All of these developments, I bet, have reached a new intensity because of Robert Mueller’s cumulative legal cornering of Trump, especially the special counsel’s recent crossing the line into the finances of the Trump Organization. At that point, I suspect Trump realized he was more vulnerable than he previously believed, and went on full offense everywhere. I was long a skeptic of Trump’s alleged conspiracy with Russia in 2016, but every single development in the last few months keeps pointing in the same direction — and it isn’t Trump’s exoneration.
Yesterday, we discovered that Guccifer 2.0, Roger Stone’s online pen pal, is actually a Russian agent. Trump’s initial refusal to say — even through his spokeswoman — that Russia is clearly responsible for the release of a nerve agent in a country which is one of our closest allies was simply staggering. As is his continued refusal to confront seriously the threat Putin clearly poses to democratic elections in the West. The extraordinary leak of the warning from his national security team not to congratulate Putin during the recent call is yet another sign, it seems to me, that even those working closest to the president want to alert the world about the threat to our national security that is coming from the Oval Office itself.
Part of me, of course, has long worried and hoped that my assessment of Trump as truly the tyrant of Plato’s imagination is melodramatic overkill. I’m given to excitability, even catastrophism. I’ve been wrong before. And there are many ways in which American life still seems the same.

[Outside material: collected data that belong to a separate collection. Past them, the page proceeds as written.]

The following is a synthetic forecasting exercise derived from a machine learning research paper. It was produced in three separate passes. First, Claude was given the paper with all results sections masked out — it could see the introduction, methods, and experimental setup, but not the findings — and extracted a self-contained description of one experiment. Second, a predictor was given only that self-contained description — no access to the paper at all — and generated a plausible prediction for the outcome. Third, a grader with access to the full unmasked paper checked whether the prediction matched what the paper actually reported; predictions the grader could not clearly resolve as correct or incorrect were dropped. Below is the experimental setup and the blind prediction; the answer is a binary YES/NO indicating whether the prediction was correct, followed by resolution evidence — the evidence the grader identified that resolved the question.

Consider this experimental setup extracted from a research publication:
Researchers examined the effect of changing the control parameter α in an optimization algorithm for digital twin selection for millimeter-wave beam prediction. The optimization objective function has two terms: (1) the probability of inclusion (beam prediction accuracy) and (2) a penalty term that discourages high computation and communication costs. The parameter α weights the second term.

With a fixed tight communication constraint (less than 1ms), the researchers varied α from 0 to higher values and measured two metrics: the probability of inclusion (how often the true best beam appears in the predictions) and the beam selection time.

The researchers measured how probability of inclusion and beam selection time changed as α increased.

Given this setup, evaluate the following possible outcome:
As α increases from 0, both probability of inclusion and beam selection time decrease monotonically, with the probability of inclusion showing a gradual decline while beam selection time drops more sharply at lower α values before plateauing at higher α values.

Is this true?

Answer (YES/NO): NO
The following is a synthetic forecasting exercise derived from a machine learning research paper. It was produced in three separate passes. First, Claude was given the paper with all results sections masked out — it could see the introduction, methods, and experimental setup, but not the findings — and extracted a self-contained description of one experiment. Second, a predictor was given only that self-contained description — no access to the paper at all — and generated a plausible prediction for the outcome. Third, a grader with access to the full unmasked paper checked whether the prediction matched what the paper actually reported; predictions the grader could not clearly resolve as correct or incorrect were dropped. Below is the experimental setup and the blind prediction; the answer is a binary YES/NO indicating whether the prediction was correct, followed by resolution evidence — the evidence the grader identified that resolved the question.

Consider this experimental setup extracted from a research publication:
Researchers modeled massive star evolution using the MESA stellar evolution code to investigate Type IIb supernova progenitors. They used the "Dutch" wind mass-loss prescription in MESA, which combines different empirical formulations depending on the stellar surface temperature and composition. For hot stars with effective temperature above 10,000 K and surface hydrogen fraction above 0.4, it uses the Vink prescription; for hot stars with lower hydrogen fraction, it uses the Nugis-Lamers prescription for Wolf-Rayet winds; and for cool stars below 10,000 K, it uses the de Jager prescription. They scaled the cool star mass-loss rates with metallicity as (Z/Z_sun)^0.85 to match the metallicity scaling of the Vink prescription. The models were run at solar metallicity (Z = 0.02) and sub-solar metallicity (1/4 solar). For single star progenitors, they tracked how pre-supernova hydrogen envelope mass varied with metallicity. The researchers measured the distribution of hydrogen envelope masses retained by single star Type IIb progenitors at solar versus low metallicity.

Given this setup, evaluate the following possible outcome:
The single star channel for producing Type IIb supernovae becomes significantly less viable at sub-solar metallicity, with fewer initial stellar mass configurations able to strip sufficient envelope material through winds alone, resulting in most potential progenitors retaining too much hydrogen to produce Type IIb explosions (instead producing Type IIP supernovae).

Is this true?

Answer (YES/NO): NO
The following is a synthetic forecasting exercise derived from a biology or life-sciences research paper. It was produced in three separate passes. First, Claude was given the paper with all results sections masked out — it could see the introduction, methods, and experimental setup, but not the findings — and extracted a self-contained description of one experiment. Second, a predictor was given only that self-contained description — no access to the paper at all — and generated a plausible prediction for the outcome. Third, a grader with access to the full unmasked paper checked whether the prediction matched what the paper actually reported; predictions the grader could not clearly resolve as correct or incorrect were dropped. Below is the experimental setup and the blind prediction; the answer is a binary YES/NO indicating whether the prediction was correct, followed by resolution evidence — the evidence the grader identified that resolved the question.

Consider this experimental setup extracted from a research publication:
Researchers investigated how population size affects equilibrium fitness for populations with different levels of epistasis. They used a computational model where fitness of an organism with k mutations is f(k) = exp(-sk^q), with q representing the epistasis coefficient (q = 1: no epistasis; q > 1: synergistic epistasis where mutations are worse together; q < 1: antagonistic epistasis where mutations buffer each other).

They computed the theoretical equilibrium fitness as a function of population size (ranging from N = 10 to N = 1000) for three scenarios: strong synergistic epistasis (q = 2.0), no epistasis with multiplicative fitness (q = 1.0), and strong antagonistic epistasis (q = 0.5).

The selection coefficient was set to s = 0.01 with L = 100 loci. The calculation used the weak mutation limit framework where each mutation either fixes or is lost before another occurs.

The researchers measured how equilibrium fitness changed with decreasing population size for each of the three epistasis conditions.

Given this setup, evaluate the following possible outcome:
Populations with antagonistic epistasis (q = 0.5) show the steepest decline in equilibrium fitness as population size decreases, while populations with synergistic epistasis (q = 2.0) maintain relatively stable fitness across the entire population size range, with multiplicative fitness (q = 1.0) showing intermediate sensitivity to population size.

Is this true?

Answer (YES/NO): NO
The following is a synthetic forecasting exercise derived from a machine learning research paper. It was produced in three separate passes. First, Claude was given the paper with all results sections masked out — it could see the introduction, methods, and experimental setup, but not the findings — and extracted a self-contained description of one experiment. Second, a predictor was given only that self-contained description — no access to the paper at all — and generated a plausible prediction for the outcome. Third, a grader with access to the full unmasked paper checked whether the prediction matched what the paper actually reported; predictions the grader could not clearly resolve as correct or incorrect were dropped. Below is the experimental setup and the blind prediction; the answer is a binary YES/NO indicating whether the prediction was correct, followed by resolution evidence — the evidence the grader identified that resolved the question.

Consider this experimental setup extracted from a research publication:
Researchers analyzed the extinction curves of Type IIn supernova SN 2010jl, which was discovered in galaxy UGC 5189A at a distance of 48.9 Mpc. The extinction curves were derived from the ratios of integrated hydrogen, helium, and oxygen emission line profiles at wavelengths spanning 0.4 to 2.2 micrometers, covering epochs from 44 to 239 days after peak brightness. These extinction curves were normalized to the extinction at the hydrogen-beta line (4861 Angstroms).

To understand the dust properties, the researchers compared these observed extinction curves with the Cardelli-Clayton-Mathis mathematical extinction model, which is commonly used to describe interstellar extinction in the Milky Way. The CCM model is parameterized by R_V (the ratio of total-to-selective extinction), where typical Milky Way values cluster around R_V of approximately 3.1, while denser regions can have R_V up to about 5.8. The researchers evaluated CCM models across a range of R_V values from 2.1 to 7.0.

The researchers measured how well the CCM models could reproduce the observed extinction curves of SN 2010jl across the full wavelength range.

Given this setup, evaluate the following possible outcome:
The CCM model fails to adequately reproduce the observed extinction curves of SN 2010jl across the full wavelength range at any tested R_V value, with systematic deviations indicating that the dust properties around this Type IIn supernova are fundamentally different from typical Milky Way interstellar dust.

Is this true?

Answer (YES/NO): YES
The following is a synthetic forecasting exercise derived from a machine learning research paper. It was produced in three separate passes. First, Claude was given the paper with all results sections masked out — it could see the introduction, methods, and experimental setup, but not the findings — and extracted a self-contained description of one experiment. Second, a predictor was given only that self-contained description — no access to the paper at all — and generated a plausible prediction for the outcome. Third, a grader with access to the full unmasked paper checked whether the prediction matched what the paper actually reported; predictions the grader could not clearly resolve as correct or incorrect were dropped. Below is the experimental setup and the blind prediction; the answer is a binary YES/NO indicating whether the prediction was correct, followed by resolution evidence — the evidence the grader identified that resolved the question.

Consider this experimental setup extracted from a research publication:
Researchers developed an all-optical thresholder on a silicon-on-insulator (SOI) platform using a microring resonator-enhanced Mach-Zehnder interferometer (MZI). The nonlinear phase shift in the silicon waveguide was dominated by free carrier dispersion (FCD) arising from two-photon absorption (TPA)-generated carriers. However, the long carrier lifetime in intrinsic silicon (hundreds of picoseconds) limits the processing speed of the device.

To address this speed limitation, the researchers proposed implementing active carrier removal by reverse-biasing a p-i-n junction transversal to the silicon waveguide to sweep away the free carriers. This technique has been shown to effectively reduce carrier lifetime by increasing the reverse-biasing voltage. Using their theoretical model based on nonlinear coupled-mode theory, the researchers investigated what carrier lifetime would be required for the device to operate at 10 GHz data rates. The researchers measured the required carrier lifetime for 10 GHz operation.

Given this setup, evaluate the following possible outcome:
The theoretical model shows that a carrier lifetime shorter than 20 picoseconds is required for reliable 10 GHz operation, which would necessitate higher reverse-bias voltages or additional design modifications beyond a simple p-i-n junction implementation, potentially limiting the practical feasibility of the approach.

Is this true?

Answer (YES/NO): NO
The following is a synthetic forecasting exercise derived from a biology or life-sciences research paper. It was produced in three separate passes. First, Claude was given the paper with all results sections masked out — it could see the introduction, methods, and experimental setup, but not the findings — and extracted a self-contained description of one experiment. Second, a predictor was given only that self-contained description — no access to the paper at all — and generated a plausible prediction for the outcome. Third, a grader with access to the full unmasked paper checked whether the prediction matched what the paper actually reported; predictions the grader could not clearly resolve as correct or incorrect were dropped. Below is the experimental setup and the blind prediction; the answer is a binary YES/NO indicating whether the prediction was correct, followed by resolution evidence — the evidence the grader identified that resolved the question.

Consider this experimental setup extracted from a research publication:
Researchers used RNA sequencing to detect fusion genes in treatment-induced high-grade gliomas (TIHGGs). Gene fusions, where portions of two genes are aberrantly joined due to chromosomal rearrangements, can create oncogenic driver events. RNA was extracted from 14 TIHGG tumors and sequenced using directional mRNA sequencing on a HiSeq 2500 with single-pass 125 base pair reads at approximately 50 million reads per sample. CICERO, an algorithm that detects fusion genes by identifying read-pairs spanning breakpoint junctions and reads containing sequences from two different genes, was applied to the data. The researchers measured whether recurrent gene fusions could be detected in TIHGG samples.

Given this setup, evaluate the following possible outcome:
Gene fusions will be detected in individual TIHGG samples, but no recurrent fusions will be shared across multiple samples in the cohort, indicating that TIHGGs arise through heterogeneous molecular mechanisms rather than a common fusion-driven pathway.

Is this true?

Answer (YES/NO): NO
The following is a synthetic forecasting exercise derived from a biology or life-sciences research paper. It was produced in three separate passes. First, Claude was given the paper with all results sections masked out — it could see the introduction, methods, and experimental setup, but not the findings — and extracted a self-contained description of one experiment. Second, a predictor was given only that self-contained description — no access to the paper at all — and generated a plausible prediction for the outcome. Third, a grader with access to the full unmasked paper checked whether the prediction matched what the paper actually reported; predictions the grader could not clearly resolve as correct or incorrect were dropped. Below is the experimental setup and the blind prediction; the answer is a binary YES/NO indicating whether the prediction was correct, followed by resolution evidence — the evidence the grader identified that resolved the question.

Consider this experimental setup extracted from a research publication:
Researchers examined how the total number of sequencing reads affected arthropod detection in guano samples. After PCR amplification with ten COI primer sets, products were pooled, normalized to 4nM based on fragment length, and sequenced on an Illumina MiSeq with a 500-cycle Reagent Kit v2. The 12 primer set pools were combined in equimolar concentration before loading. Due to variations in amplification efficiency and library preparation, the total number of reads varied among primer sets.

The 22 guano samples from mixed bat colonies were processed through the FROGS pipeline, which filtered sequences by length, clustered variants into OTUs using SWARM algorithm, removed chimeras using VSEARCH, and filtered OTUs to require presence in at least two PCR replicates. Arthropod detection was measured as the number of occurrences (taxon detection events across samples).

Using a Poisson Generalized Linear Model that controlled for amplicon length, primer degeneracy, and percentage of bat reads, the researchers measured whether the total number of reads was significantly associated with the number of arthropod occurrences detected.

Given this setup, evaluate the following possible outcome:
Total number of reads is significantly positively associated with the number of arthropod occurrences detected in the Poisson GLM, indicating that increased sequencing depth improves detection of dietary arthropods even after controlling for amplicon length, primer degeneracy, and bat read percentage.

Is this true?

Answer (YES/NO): YES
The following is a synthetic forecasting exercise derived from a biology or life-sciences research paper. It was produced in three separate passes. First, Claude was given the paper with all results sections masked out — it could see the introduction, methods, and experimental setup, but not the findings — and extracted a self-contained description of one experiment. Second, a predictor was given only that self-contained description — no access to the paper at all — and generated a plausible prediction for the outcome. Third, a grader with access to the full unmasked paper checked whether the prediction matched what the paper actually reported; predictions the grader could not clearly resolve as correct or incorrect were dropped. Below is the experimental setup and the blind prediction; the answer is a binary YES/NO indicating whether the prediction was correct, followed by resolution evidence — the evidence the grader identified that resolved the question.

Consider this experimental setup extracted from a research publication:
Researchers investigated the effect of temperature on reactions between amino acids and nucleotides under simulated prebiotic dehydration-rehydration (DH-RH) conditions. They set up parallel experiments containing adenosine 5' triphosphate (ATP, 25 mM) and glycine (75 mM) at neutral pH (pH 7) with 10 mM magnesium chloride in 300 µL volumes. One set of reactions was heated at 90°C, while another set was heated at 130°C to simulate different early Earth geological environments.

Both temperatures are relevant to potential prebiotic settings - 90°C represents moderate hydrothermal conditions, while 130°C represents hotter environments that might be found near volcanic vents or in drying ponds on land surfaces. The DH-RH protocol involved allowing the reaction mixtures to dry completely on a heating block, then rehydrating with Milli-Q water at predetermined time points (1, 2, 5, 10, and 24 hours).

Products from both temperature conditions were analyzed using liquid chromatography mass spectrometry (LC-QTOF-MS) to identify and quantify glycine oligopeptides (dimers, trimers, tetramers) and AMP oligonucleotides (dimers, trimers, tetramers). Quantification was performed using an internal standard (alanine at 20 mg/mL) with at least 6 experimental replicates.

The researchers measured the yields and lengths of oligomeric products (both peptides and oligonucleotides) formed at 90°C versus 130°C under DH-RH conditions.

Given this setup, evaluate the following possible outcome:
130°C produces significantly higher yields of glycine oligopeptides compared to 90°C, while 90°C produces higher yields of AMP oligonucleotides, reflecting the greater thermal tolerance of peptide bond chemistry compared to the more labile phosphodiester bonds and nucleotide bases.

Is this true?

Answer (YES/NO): NO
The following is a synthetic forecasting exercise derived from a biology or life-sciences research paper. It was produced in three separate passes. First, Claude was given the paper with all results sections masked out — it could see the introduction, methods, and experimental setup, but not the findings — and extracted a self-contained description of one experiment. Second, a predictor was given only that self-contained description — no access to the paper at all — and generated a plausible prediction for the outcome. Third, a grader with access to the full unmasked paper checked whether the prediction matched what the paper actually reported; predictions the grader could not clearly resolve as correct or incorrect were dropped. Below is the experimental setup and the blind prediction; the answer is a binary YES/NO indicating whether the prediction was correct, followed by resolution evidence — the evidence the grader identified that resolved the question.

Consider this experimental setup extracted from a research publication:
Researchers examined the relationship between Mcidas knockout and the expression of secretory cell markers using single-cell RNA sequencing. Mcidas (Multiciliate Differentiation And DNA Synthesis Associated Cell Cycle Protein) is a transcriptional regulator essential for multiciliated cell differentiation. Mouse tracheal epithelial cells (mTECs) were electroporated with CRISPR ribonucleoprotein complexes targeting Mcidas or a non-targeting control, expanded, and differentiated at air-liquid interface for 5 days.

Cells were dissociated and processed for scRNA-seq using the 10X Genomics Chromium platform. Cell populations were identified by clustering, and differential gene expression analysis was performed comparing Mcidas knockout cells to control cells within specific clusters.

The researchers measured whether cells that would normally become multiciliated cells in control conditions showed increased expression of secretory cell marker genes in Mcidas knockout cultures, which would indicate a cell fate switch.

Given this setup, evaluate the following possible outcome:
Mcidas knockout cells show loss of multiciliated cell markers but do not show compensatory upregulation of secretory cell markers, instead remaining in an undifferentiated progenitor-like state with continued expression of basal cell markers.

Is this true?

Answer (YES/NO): NO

We still hold elections — even if the president asserts that they are all rigged against him. In November, we have a chance to use the ballot box to save this country, and there are some signs that a wave is building. The courts still have some independence and feistiness; the media is still free, if now accompanied by a full-bore state propaganda channel.
But I worry that the more Trump is opposed and even cornered — especially if he loses the House this fall — the more dangerous he will become. If Mueller really does have the goods, and if the Democrats storm back into congressional power, then Trump may well lash out to protect himself at all costs. We know he has no concern for the collateral damage his self-advancement has long caused in his private and public life. We know he has contempt for and boundless ignorance of liberal democracy. We know he is capable of anything — of immense cruelty and callousness, of petty revenge and reckless rhetoric, of sudden impulses and a quick temper. We also know he is commander-in-chief, who may soon need the greatest distraction of all.
War is coming. And there will be nothing and no one to stop him.